Yes, I take your point, Robin. I wonder if ‘collaboration’ in the interdisciplinary sense is necessarly hierarchical (yes, probably it tends to be). Is this a consequence of a cultural disposition towards hierachising i.e. fine art / decorative arts; science / art; law / business studies and so on?

Al wrote

‘[…] I think that much first generation conceptual work now looks pedantic and overly legalistic, but I think it is an interesting question to raise in relation to your concerns re. CP turning into another form of ‘bureaucratic rationality’.’

Neal wrote:

'Have you read Mark Taylors The moment of complexity : emerging network culture book? In this he charts a pattern through modernism to post modernism in as a transition from grid, to system, to network. A bit flaky in places, but has some resonance. Might be worth considering. There is also Stuart Kaufmann's work with which I am less familiar, and the whole school of post-humanism and complexity theory aka Katherine N Hayles...'

Poster Thread
alexander
Posted: 2007/10/12 15:24  Updated: 2007/10/12 15:24
Joined: 2006/9/12
From:
Posts: 1
 Re: questions for the debate
The question that most interests me is the one relating to the ability to be able to view collaboration as anything other that a clash between opposing systems. This is linked to a counter history of collaboration, one that pre-dates the 1980’s market strategy of collaboration as a method for corporations to promote teamwork as a method of creating greater capital. The counter history of collaboration would seem to stretch back to a militaristic meaning of the word; more specifically collaboration with an occupying or aggressive force, one thinks of Vichy France and French North Africa (Pontecorvo's The battle for Algiers is as good an illustration as I can think of on this).

Could some form of debate regarding to collaboration and systems centre around the relationship between the two readings of the word that is concentrating on collaboration in relation to systems of power, rather than the other way around.
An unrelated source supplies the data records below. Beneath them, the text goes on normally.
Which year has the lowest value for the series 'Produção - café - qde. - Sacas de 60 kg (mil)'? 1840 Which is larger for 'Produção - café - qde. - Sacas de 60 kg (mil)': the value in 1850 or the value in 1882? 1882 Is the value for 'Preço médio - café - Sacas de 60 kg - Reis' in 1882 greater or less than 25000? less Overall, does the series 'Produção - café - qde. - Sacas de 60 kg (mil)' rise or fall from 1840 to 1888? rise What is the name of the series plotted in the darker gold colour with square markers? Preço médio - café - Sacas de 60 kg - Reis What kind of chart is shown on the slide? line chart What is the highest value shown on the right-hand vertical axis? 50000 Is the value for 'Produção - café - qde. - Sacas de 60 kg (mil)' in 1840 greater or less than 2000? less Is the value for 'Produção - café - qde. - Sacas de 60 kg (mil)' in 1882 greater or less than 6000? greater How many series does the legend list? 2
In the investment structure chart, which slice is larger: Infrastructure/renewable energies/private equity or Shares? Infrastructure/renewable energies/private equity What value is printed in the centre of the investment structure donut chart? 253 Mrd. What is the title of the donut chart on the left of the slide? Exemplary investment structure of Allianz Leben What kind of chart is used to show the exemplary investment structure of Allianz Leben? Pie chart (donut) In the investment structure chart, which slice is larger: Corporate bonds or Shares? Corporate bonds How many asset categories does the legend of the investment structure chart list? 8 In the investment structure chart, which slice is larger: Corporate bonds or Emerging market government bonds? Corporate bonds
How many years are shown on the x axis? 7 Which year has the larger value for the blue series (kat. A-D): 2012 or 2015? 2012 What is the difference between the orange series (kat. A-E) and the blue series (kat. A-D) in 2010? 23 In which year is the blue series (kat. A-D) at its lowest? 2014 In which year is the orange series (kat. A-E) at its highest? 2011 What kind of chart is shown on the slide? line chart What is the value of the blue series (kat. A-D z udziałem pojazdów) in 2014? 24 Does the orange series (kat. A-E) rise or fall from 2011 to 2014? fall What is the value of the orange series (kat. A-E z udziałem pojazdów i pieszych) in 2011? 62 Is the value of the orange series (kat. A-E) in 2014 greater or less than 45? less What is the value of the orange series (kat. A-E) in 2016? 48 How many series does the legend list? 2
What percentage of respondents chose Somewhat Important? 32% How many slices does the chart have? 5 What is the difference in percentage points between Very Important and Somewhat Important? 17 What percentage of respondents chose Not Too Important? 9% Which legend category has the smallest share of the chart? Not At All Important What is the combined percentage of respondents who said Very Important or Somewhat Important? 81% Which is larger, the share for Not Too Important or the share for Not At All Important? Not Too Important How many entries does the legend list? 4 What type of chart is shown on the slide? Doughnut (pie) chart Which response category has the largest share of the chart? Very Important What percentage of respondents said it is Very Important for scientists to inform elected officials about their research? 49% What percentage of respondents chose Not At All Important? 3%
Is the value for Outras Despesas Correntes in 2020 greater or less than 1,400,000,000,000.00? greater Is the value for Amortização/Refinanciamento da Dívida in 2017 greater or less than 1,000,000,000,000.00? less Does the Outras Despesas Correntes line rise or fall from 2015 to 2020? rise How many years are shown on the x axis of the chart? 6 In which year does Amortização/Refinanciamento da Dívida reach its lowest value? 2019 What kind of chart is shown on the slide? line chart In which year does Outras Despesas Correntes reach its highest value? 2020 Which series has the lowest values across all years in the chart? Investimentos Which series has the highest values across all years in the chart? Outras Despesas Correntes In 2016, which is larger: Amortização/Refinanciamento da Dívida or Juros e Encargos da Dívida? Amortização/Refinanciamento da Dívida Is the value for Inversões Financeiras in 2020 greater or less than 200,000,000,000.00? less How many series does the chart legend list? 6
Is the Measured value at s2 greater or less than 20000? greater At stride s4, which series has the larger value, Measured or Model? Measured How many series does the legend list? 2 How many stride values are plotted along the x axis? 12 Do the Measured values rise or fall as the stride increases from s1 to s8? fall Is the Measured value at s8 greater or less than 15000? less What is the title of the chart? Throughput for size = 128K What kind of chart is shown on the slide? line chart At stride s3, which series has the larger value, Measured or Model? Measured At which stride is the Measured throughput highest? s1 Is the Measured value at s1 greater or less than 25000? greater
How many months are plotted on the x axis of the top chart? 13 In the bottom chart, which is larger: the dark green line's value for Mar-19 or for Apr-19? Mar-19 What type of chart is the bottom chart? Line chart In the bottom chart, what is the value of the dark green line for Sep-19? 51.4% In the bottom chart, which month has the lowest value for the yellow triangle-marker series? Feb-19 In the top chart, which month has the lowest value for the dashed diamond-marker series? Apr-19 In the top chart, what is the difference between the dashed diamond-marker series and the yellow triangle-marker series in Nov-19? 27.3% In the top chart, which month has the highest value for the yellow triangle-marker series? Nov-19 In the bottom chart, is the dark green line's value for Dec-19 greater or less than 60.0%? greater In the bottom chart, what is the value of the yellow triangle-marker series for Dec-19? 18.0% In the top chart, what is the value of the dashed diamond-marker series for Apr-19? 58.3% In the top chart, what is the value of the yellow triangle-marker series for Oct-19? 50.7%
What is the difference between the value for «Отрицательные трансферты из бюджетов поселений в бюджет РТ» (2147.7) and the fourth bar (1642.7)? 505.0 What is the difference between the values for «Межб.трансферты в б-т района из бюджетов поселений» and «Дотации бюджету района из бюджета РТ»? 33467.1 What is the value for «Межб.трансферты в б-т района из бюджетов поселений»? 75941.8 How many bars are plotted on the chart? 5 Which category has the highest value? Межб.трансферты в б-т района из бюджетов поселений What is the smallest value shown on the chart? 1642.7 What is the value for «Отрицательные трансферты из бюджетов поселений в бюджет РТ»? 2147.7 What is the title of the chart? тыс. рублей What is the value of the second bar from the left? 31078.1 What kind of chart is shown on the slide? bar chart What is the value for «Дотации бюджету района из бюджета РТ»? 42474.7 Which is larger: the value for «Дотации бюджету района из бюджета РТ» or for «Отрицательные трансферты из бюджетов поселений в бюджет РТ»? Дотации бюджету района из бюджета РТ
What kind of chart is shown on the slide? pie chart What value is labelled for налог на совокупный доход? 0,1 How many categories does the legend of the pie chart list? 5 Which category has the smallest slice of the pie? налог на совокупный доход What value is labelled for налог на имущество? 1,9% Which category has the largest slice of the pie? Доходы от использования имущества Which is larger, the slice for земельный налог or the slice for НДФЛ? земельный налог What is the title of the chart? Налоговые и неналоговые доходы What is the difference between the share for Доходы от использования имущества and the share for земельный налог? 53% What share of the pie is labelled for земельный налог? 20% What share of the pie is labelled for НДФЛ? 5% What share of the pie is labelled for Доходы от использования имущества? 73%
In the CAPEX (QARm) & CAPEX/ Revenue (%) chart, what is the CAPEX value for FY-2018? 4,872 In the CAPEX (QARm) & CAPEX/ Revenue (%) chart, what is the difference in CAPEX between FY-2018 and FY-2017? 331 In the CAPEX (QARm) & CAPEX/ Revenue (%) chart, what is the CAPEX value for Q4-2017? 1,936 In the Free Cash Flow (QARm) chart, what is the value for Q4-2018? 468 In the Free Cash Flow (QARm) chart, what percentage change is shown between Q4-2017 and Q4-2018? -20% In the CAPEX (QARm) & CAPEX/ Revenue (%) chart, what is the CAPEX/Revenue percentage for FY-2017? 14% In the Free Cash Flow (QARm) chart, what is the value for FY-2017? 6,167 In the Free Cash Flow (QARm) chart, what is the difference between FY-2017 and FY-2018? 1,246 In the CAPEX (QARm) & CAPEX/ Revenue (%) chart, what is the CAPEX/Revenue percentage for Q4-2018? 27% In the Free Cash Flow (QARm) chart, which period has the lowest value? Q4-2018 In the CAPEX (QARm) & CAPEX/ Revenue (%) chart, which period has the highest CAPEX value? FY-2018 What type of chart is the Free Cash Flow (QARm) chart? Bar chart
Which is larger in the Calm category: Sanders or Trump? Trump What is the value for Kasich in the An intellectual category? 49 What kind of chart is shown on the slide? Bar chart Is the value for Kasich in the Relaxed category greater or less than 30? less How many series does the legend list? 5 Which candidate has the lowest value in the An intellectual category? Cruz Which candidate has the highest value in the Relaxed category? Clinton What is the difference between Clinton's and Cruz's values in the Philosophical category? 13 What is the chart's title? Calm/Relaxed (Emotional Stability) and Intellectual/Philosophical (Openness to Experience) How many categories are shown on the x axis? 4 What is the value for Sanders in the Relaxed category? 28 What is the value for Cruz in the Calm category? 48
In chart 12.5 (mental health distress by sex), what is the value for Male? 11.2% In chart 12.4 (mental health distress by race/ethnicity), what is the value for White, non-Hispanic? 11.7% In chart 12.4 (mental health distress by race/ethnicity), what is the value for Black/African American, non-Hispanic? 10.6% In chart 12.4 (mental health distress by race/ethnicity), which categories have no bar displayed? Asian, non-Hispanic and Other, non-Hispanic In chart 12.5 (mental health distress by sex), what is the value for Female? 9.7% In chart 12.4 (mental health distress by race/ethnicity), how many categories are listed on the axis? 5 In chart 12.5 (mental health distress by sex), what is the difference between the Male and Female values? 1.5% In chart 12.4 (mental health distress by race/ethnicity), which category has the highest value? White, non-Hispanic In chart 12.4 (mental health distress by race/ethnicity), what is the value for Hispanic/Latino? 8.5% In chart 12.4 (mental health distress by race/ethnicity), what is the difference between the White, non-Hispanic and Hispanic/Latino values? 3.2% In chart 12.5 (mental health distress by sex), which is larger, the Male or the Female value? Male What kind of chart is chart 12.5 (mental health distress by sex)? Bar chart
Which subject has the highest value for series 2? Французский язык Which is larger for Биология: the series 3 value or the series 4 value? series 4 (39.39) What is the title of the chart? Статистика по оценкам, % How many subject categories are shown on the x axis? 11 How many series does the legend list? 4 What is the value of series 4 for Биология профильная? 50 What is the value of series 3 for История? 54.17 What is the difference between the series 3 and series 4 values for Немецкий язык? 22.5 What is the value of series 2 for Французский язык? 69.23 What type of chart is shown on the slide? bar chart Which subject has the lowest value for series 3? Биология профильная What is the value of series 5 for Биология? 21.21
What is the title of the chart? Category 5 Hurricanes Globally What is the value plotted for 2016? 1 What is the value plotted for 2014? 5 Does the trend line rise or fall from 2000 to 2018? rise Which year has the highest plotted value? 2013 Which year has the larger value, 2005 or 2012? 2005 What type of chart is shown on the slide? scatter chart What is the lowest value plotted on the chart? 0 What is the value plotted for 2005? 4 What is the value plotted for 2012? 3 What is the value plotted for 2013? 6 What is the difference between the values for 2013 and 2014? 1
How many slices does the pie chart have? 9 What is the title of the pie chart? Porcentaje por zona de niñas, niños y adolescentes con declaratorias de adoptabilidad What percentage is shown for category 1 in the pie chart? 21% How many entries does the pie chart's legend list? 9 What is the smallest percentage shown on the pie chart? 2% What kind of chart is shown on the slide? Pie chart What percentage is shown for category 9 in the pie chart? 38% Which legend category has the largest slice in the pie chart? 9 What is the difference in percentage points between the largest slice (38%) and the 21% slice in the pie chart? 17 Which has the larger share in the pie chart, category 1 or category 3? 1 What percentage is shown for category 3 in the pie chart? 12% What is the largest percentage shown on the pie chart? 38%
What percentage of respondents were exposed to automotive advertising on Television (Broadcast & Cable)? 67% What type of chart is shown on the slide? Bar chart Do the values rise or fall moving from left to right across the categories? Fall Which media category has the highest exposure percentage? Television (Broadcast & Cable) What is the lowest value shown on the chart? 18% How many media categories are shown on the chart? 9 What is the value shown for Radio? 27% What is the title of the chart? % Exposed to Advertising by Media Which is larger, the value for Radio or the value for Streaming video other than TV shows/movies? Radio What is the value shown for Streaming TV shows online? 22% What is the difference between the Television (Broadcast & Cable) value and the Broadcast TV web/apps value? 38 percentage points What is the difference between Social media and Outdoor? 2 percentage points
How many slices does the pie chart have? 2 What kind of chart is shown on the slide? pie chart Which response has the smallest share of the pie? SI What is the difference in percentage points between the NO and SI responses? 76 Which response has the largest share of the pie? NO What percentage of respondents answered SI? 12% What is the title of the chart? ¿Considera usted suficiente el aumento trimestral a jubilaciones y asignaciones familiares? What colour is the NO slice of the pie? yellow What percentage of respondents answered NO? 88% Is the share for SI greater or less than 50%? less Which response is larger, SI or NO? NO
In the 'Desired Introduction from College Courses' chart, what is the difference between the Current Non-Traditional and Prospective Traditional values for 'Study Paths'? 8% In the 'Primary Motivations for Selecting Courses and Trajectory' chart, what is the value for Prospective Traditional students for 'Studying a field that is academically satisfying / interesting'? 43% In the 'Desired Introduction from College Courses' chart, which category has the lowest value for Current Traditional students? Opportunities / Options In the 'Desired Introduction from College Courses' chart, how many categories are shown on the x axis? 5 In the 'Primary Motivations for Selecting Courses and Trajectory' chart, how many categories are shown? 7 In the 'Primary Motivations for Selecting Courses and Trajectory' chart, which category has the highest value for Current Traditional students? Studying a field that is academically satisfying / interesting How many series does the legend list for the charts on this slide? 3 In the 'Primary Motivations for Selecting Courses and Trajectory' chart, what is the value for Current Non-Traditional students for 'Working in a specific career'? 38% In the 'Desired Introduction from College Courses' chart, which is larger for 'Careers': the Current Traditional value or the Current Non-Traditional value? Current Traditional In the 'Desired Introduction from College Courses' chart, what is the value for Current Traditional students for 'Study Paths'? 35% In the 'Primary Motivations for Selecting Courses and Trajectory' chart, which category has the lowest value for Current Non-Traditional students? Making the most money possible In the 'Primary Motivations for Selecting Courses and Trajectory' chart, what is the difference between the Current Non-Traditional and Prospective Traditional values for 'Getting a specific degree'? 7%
On an interesting but possibly unrelated note there seems to be a move by corporations to use or co-opt collaborative working process as a method of side stepping conventional systems of research and development, often the companies use the knowledge of the users of a product in an effort to improve just that product, thus creating a system of collaboration between user and creator. A good example of this is the submitting of fault reports to Microsoft via. Personal computers; an ongoing collaboration between the millions of computer users encountering tiny ongoing faults, and the central programmers of the computers attempting to improve their product. This would seem to have relation to CP in that is an example of the ways in which a seemingly counter bureaucratic process that is open source is twisted to a bureaucratic and corporate purpose.